La demande énergétique incessante de l’IA mettra à rude épreuve le réseau électrique au cours de la prochaine décennie, selon un groupe de réglementation
- Les centres de données ont poussé la croissance de la demande d’énergie à un sommet en deux décennies, selon un organisme de surveillance du secteur.
- La demande croissante, associée aux fermetures de centrales électriques, présente des risques pour le réseau électrique, affirme le groupe.
- La demande massive d’énergie d’IA fera grimper les prix des services publics, avait précédemment déclaré la BofA.
Un rapport d’un organisme de surveillance de l’industrie prévient que le réseau électrique nord-américain sera mis à rude épreuve au cours de la prochaine décennie, car la demande en matière d’intelligence artificielle menace sa stabilité.
Avec une consommation en hausse alors que de nombreuses centrales électriques aux États-Unis et au Canada sont confrontées à des fermetures, le réseau nord-américain pourrait rencontrer « des défis croissants en matière d’adéquation des ressources », a déclaré la North American Electric Reliability Corporation.
« Ces tendances indiquent des défis critiques en matière de fiabilité auxquels le secteur est confronté : satisfaire la croissance croissante de l’énergie, gérer les mises hors service des générateurs et accélérer le développement des ressources et du transport », a déclaré le groupe dans son rapport d’évaluation de la fiabilité à long terme 2024.

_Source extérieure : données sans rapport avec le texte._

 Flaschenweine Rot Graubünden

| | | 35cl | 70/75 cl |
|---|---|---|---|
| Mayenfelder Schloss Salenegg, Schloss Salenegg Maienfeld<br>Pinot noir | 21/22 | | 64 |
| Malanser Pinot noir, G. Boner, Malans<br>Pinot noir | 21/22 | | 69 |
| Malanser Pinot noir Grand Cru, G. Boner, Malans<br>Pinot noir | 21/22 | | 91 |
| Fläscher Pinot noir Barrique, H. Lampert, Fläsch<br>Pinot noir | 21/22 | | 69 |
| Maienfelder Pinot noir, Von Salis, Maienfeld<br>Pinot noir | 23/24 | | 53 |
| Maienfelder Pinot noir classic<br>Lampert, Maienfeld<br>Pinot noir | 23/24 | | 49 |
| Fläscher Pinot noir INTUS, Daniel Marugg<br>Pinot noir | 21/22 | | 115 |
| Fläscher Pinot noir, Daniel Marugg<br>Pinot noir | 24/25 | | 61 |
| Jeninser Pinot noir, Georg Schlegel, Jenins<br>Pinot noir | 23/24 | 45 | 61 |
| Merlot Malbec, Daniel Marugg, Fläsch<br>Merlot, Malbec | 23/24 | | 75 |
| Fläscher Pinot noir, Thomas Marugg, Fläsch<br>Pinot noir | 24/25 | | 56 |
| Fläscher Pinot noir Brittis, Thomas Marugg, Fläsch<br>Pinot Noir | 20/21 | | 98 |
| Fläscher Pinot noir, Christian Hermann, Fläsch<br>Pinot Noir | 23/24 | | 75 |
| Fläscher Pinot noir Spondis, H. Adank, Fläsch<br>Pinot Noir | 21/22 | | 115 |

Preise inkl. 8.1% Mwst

L’organisme de surveillance à but non lucratif est soumis à la surveillance de la Commission fédérale de régulation de l’énergie et évalue régulièrement la sécurité du réseau.
Dans ses dernières perspectives, le NERC a déclaré que la croissance de la demande d’électricité est à son plus haut niveau depuis deux décennies, alors que les centres de données basés sur la cryptographie et l’IA se connectent rapidement au réseau. Les véhicules électriques et l’utilisation croissante des pompes à chaleur amplifient encore la demande.
Le NERC s’attend à ce que la demande estivale culmine à 15 %, augmentant de 132 gigawatts. Les prévisions marquent une forte augmentation par rapport aux attentes de l’année dernière d’une augmentation de 80 gigawatts. La demande de pointe en hiver augmentera de 18 %.
Pendant ce temps, les régions des États-Unis et du Canada sont de plus en plus exposées à des pénuries d’approvisionnement en électricité, car les principales sources de production d’électricité sont mises hors ligne ou sont tout simplement inadéquates pour éviter les pertes de charge.
« Les retraits accélérés des centrales au charbon, au gaz naturel et nucléaires existantes peuvent avoir un effet profond et négatif sur l’adéquation des ressources et la fiabilité du réseau. [bulk power system] au cours des 10 prochaines années », a déclaré la NERC. « Le manque de ressources distribuables et de divers types de combustibles pour les générateurs dans les processus d’interconnexion rend le mix de ressources futur extrêmement peu fiable. »
Les demandes massives d’énergie de l’IA sont bien connues, ce qui explique pourquoi les investissements se sont précipités dans les projets d’infrastructures et de services publics. Même les sociétés d’énergie nucléaire ont attiré l’attention du marché dans un contexte de ruée vers l’IA pour revitaliser le secteur.
Récemment, le PDG de Microsoft, Satya Nadella, a reconnu que les contraintes énergétiques étaient devenues le principal défi du développement de l’IA. Le titan de la technologie fait partie des entreprises qui se sont tournées vers l’énergie nucléaire.
Dans une note de juillet, Bank of America a averti que la consommation d’énergie du secteur technologique déclencherait un rebond des prix des services publics. Même si les coûts ont diminué plus tôt cette année, la demande massive d’électricité liée à l’IA entraînera probablement une hausse des paiements des services publics sur une période de plusieurs décennies.
D’ici 2026, la banque a déclaré qu’elle prévoyait que 18 à 28 gigawatts supplémentaires de capacité électrique seraient nécessaires.